═══ Excerto do texto
Se fizermos o confronto entre a publicação (editoras e periódicos) de reflexão científica e mais tradicionalmente entendida como do campo das humanidades, estaríamos a falar do massacre das nossas Letras, a instância onde a identidade, a cultura, a comunidade se pensam nacionalmente, ainda que no interface com os seus homólogos. Em suma, trata-se de apagar a nacionalidade e o bloco linguístico de língua oficial portuguesa, cuja importância já salientámos atrás, mesmo no seu confronto com os outros, e de fazer pagar uma elevadíssima factura a quem o estuda, ou seja, penalizá-lo na avaliação do desempenho.

Assim sendo, onde, como e para quem publicar em língua portuguesa? E, mais interessante ainda: no caso de estudos sobre a cultura portuguesa e as suas manifestações literárias (as únicas com discurso verbal), para quê, para quem e onde publicar, uma vez que a matéria (corpus de língua portuguesa) não é conhecida senão raramente em tradução? Enfim, trata-se de evitar partilhar o conhecimento de nós, falantes da língua portuguesa, sobre nós mesmos.

Por outro lado: a avaliação é por quem?
Por quem já a realizou nos seus procedimentos periódicos (em sede de concursos, provas, coordenações, etc.). Assim sendo, a Comissão institucional (CADD) vai contrariar ou validar a avaliação já produzida pelos pares? Se contrariar, está a desautorizar a instituição que representa; se validar, apenas *reforça a instituição. Em ambos os casos, qual o benefício público, comunitário, institucional e individual da avaliação em curso que tanto investimento exige aos docentes em prejuízo do seu trabalho habitual (enumerado nos parâmetros da avaliação).

Impõe-se a pergunta: a avaliação é para quê?

As respostas/justificações institucionais têm sido várias:

A. Para serem cada vez melhores no seu entendimento*.

Então, porque não se usa um mesmo padrão de medição único e que contemple também resultados como taxas de aprovação? Esse padrão permitiria observar e comparar de facto sincrónica, diacrónica e comparativamente (na instituição e com outras) o desempenho dos docentes:

1) nos mesmos anos, nas mesmas e nas diferentes disciplinas;
2) na sua variação ano a ano, observação que poderia, ainda, ter o seu confronto com a média dos resultados de cada disciplina;
3) inscrevendo-o num padrão mais geral e nacional, que relativize o grau de variação da bitola avaliativa. Isto potenciaria uma plataforma nacional para onde convergissem os dados dos docentes e investigadores, que contemplassem uma média da escola (elemento de comparação), o factores de cotação da escola nos rankings (a ponderar na avaliação individual), etc.: um desempenho individual tem de ser comparado com e no seu contexto e com o padrão médio de outros…

B. Para serem cada vez melhores na perspectiva dos seus docentes.
══════
**Tarefa 1**
Transcreva o trecho do excerto sobre a avaliação dos docentes desde "Assim sendo, onde, como" até "é por quem?".
**Tarefa 2**
Segundo o excerto sobre a avaliação dos docentes, que resultados deveria o padrão de medição único contemplar também?
═══ Material fornecido
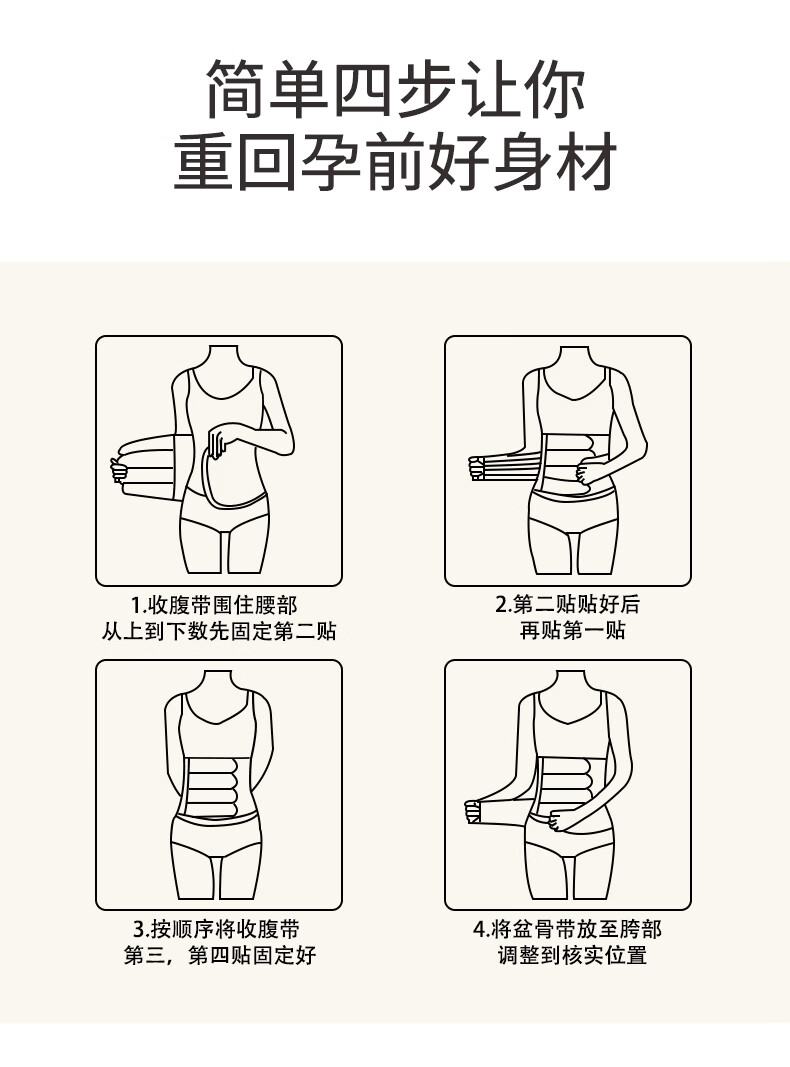 简单四步让你
重回孕前好身材

1.收腹带围住腰部
从上到下数先固定第二贴

2.第二贴贴好后
再贴第一贴

3.按顺序将收腹带
第三，第四贴固定好

4.将盆骨带放至胯部
调整到核实位置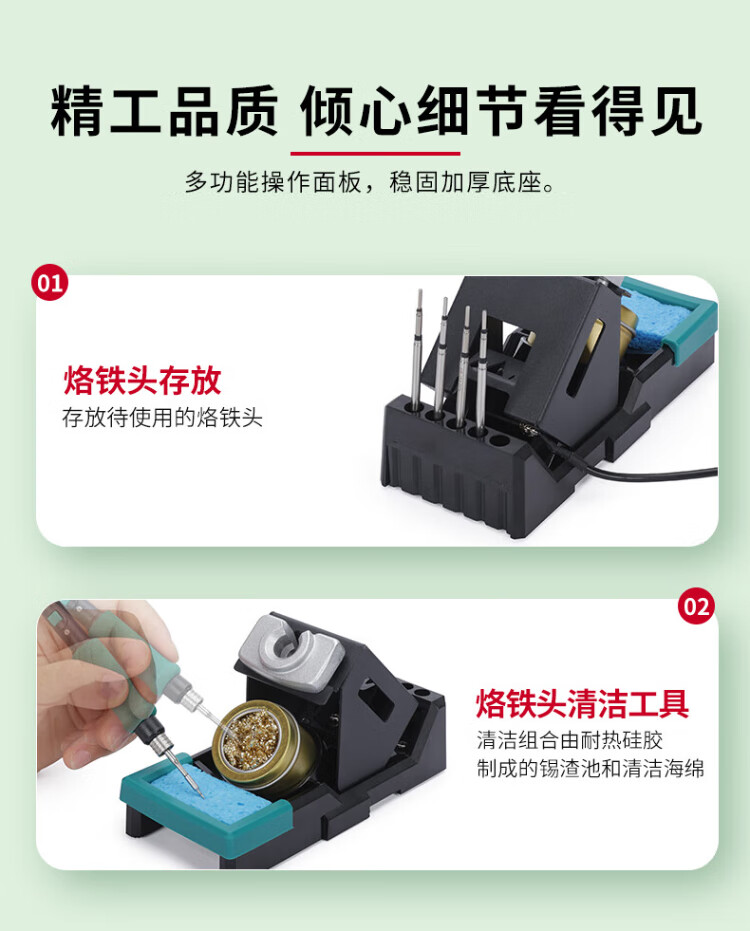 精工品质 倾心细节看得见

多功能操作面板，稳固加厚底座。

01

烙铁头存放

存放待使用的烙铁头

02

烙铁头清洁工具

清洁组合由耐热硅胶制成的锡渣池和清洁海绵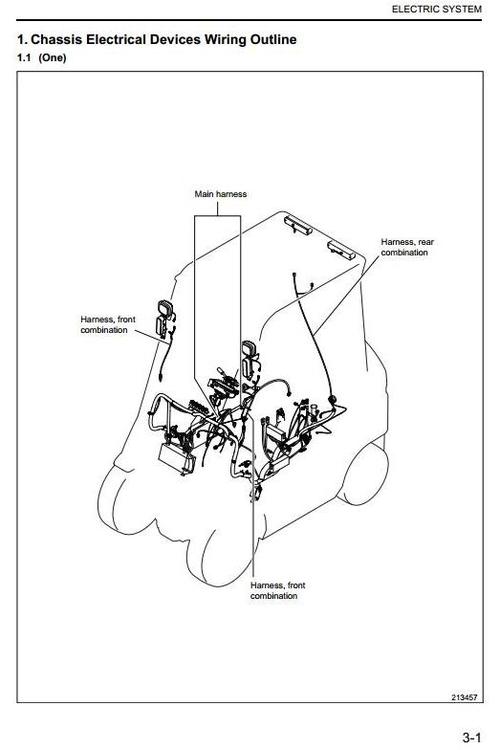 ELECTRIC SYSTEM

1. Chassis Electrical Devices Wiring Outline
1.1 (One)

Main harness

Harness, rear combination

Harness, front combination

Harness, front combination

213457

3-1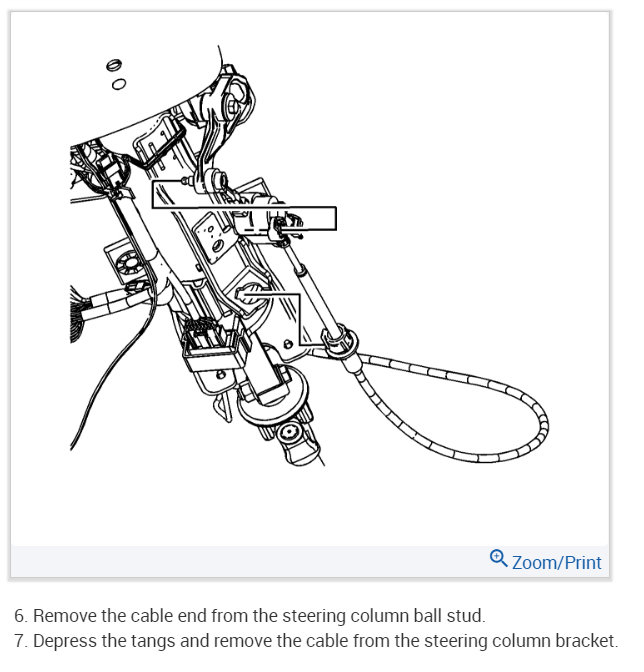 Zoom/Print

6. Remove the cable end from the steering column ball stud.
7. Depress the tangs and remove the cable from the steering column bracket.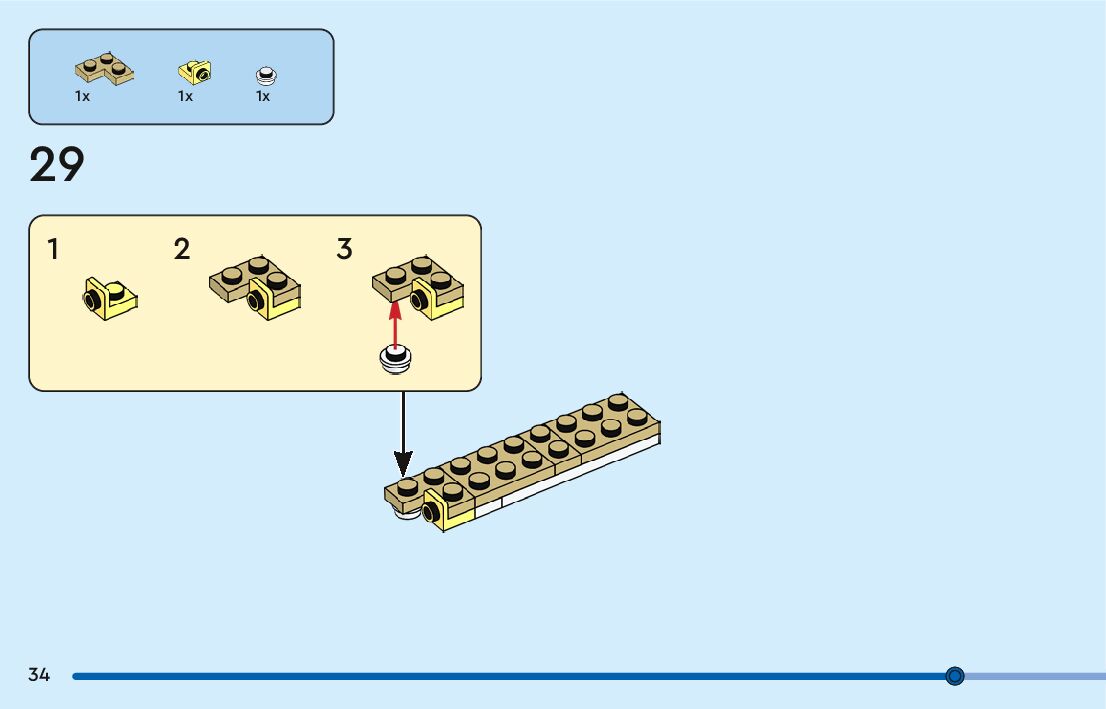 1x 1x 1x

29

1

2

3

34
══════
**A sua resposta 1**
Assim sendo, onde, como e para quem publicar em língua portuguesa? E, mais interessante ainda: no caso de estudos sobre a cultura portuguesa e as suas manifestações literárias (as únicas com discurso verbal), para quê, para quem e onde publicar, uma vez que a matéria (corpus de língua portuguesa) não é conhecida senão raramente em tradução? Enfim, trata-se de evitar partilhar o conhecimento de nós, falantes da língua portuguesa, sobre nós mesmos.

Por outro lado: a avaliação é por quem?

**A sua resposta 2**
Taxas de aprovação.